* PROBLEMS *
• A. Translate into French the following sentence from the review of Shreve's book: "Chapter 9, a generalization to the chapter on Risk-Neutral pricing, covers change of measures."
• B. Carry the review of Shreve's book forward from its final sentence.

+++ SOURCE EXTRACT

The first three and part of the fourth chapter serve as the mathematical preparation for the book. Shreve reviews basic concepts from probability, introducing just enough measure-theoretic concepts to understand the motivation behind the concepts of a filtration and its relation to conditional expectation, martingales, and later in a brief chapter on American options, stopping times. Since the book's main emphasis is on the application of the Ito-Doeblin calculus in solving SDE generated by Brownian motion, Chapter 2 covers the necessary elements of conditional expectation for risk-neutral pricing. Chapter 3 covers Brownian motion, although not rigorously - he gives just enough properties of the canonical continuous stochastic process to know how to identify it and to understand its crucial properties. This chapter is important for the first part of Chapter 4, which uses the properties of Brownian motion to develop the notion of quadratic variation and its role in the calculation of the Ito Integral. After developing the Ito integral and demonstrating its key properties, such as the martingale property and the Ito isometry, Shreve has enough math to start developing the Black-Scholes-Merton framework for actual finance.
Chapters 5 covers risk-neutral pricing as a more general case of the BSM model, and in addition to demonstrating important results to finance such as Girsanov's theorem and its role in the Martingale Representation Theorem, Shreve also covers extensions such as the relationship between Forwards and Futures prices. In addition, he extends the classical BSM formula to include dividends, a generalization which plays a key role in the pricing of currency options in the Garman-Kohlhagen model.
Chapter 6 shows how, through the application of the Feynman-Kac formula to Markov processes, the probabilistic (here, the martingale) approach can be connected to the PDE approach whenever a problem is (or can be made) Markov. At the end of this chapter and in the next chapter on Exotic Options, Shreve shows how adding additional states can reduce the pricing problem of a path-dependent option, such as an Asian option, to the Markov case. The presentation is particularly nice and through playing with some of the exercises, the reader can build the ability to reduce a seemingly complicated payoff to a simpler case and see how it's just another case of the same general theme.
Chapters 7 and 8 cover Exotic and American options, respectively, although each are meant only as introductions. One can see through the pricing of various exotic options that the difficulty lies more in algebra and basic calculus than in actual abstraction; the idea emphasized here is that setting up the problem correctly is the hard (although certainly less tedious) part of the problem. Chapter 8 only touches on the important concepts of American options, namely that to price them one must know how to identify a stopping time, understand what it means in non-mathematical terms, and understand its application to pricing.
Chapter 9, a generalization to the chapter on Risk-Neutral pricing, covers change of measures. While this isn't terribly difficult to grasp, it is important not just for currency pricing problems but also for more advanced Market Models through the use of forward measures.

++++++
+++ RECORD EXTRACTS

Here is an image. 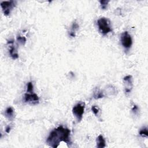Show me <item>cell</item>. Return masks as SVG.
<instances>
[{
	"mask_svg": "<svg viewBox=\"0 0 148 148\" xmlns=\"http://www.w3.org/2000/svg\"><path fill=\"white\" fill-rule=\"evenodd\" d=\"M11 130V126H7V127H6V128H5V131H6L7 133L9 134V133H10Z\"/></svg>",
	"mask_w": 148,
	"mask_h": 148,
	"instance_id": "obj_19",
	"label": "cell"
},
{
	"mask_svg": "<svg viewBox=\"0 0 148 148\" xmlns=\"http://www.w3.org/2000/svg\"><path fill=\"white\" fill-rule=\"evenodd\" d=\"M24 101L31 105H36L40 102V98L34 92H27L24 94Z\"/></svg>",
	"mask_w": 148,
	"mask_h": 148,
	"instance_id": "obj_6",
	"label": "cell"
},
{
	"mask_svg": "<svg viewBox=\"0 0 148 148\" xmlns=\"http://www.w3.org/2000/svg\"><path fill=\"white\" fill-rule=\"evenodd\" d=\"M85 104L82 102H80L76 104L72 108L73 115L75 116L78 122H80L85 112Z\"/></svg>",
	"mask_w": 148,
	"mask_h": 148,
	"instance_id": "obj_3",
	"label": "cell"
},
{
	"mask_svg": "<svg viewBox=\"0 0 148 148\" xmlns=\"http://www.w3.org/2000/svg\"><path fill=\"white\" fill-rule=\"evenodd\" d=\"M27 92H34V86L32 82H30L27 84Z\"/></svg>",
	"mask_w": 148,
	"mask_h": 148,
	"instance_id": "obj_16",
	"label": "cell"
},
{
	"mask_svg": "<svg viewBox=\"0 0 148 148\" xmlns=\"http://www.w3.org/2000/svg\"><path fill=\"white\" fill-rule=\"evenodd\" d=\"M97 147L98 148H104L106 146V142L102 135H100L97 138Z\"/></svg>",
	"mask_w": 148,
	"mask_h": 148,
	"instance_id": "obj_10",
	"label": "cell"
},
{
	"mask_svg": "<svg viewBox=\"0 0 148 148\" xmlns=\"http://www.w3.org/2000/svg\"><path fill=\"white\" fill-rule=\"evenodd\" d=\"M70 134L69 129L60 126L50 133L46 139V143L53 148L57 147L61 142L68 145L71 144Z\"/></svg>",
	"mask_w": 148,
	"mask_h": 148,
	"instance_id": "obj_1",
	"label": "cell"
},
{
	"mask_svg": "<svg viewBox=\"0 0 148 148\" xmlns=\"http://www.w3.org/2000/svg\"><path fill=\"white\" fill-rule=\"evenodd\" d=\"M79 25L76 22H74L72 23V27H71V31L70 32L69 35L72 37L75 36V31L79 29Z\"/></svg>",
	"mask_w": 148,
	"mask_h": 148,
	"instance_id": "obj_11",
	"label": "cell"
},
{
	"mask_svg": "<svg viewBox=\"0 0 148 148\" xmlns=\"http://www.w3.org/2000/svg\"><path fill=\"white\" fill-rule=\"evenodd\" d=\"M123 82L124 85L125 92L126 93L130 92L133 87V77L131 75H127L123 78Z\"/></svg>",
	"mask_w": 148,
	"mask_h": 148,
	"instance_id": "obj_7",
	"label": "cell"
},
{
	"mask_svg": "<svg viewBox=\"0 0 148 148\" xmlns=\"http://www.w3.org/2000/svg\"><path fill=\"white\" fill-rule=\"evenodd\" d=\"M93 96L95 99H100L104 97V92L98 89L97 88L94 91Z\"/></svg>",
	"mask_w": 148,
	"mask_h": 148,
	"instance_id": "obj_12",
	"label": "cell"
},
{
	"mask_svg": "<svg viewBox=\"0 0 148 148\" xmlns=\"http://www.w3.org/2000/svg\"><path fill=\"white\" fill-rule=\"evenodd\" d=\"M138 110H139V108L138 107V106L134 105L132 108V111L133 112L134 114H137L138 112Z\"/></svg>",
	"mask_w": 148,
	"mask_h": 148,
	"instance_id": "obj_18",
	"label": "cell"
},
{
	"mask_svg": "<svg viewBox=\"0 0 148 148\" xmlns=\"http://www.w3.org/2000/svg\"><path fill=\"white\" fill-rule=\"evenodd\" d=\"M17 42H18V43L20 44L21 45H24L25 44H26V42L27 40H26V38H25L24 36H18L17 37Z\"/></svg>",
	"mask_w": 148,
	"mask_h": 148,
	"instance_id": "obj_14",
	"label": "cell"
},
{
	"mask_svg": "<svg viewBox=\"0 0 148 148\" xmlns=\"http://www.w3.org/2000/svg\"><path fill=\"white\" fill-rule=\"evenodd\" d=\"M139 135L143 138H147L148 131H147V128L146 127H143L140 130Z\"/></svg>",
	"mask_w": 148,
	"mask_h": 148,
	"instance_id": "obj_13",
	"label": "cell"
},
{
	"mask_svg": "<svg viewBox=\"0 0 148 148\" xmlns=\"http://www.w3.org/2000/svg\"><path fill=\"white\" fill-rule=\"evenodd\" d=\"M109 3V1H106V0H104V1H100L101 9L103 10L106 9Z\"/></svg>",
	"mask_w": 148,
	"mask_h": 148,
	"instance_id": "obj_15",
	"label": "cell"
},
{
	"mask_svg": "<svg viewBox=\"0 0 148 148\" xmlns=\"http://www.w3.org/2000/svg\"><path fill=\"white\" fill-rule=\"evenodd\" d=\"M7 44L9 45V52L10 54L11 57L13 59H17L18 57V54L17 53V50L15 48V46L13 45V41H9L7 42Z\"/></svg>",
	"mask_w": 148,
	"mask_h": 148,
	"instance_id": "obj_8",
	"label": "cell"
},
{
	"mask_svg": "<svg viewBox=\"0 0 148 148\" xmlns=\"http://www.w3.org/2000/svg\"><path fill=\"white\" fill-rule=\"evenodd\" d=\"M16 1H2L1 3V7L5 16H9L12 11V9L16 5Z\"/></svg>",
	"mask_w": 148,
	"mask_h": 148,
	"instance_id": "obj_5",
	"label": "cell"
},
{
	"mask_svg": "<svg viewBox=\"0 0 148 148\" xmlns=\"http://www.w3.org/2000/svg\"><path fill=\"white\" fill-rule=\"evenodd\" d=\"M97 26L99 31L103 35H106L112 31L110 22L108 18L103 17L99 18L97 21Z\"/></svg>",
	"mask_w": 148,
	"mask_h": 148,
	"instance_id": "obj_2",
	"label": "cell"
},
{
	"mask_svg": "<svg viewBox=\"0 0 148 148\" xmlns=\"http://www.w3.org/2000/svg\"><path fill=\"white\" fill-rule=\"evenodd\" d=\"M5 115L6 118L11 121H12L15 118L14 110L12 107H8L5 111Z\"/></svg>",
	"mask_w": 148,
	"mask_h": 148,
	"instance_id": "obj_9",
	"label": "cell"
},
{
	"mask_svg": "<svg viewBox=\"0 0 148 148\" xmlns=\"http://www.w3.org/2000/svg\"><path fill=\"white\" fill-rule=\"evenodd\" d=\"M120 41L122 46L126 49L131 48L133 45V40L131 36L127 31L123 32L120 37Z\"/></svg>",
	"mask_w": 148,
	"mask_h": 148,
	"instance_id": "obj_4",
	"label": "cell"
},
{
	"mask_svg": "<svg viewBox=\"0 0 148 148\" xmlns=\"http://www.w3.org/2000/svg\"><path fill=\"white\" fill-rule=\"evenodd\" d=\"M91 110H92V112L94 113V114L96 116H97L98 112H99V108L98 107H97L96 106H92Z\"/></svg>",
	"mask_w": 148,
	"mask_h": 148,
	"instance_id": "obj_17",
	"label": "cell"
}]
</instances>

++++++

* RESPONSES TO THE EXERCISE *
• A. Le chapitre 9, une généralisation du chapitre sur l'évaluation risque-neutre, traite du changement de mesures.

• B.
Chapter 10, one of the longer ones in the book, covers a full range of term structure models. Shreve covers the older class of models, which require only the use of previously developed SDE, as well as an introduction to the HJM framework and its application to Modern Market Models. This is a subject not just of importance to quants working in the vast universe of fixed income derivative pricing, but also for all students wanting to test the power of risk-neutral pricing in a modern setting. Shreve's presentation seems to be a natural extension of the risk-neutral framework and makes a relatively difficult concept easy to grasp. Despite the emphasis on the HJM framework and the use of forward measures, Shreve doesn't neglect the classical term structure models, covering many of them both in the text and giving their solutions and some of their statistical properties through exercises.
The final chapter comes with a warning: Jump processes aren't easy to understand. Shreve succeeds wildly in teaching a very difficult subject quite well, building up from Poisson processes to compound processes, and then extending the same change-of-measure techniques to show how the risk-neutral approach works in this case too. While the book would have been complete in a pedagogical sense without this chapter, its inclusion reflects the increasing importance of jumps in everything from credit models to the volatility smirk/smile. It's no secret Levy processes and generalized jump models will play an increasingly important role in financial modeling, and Shreve is trying to show how the first 10 chapters of the book in some way provides some of the general ideas useful for these extensions.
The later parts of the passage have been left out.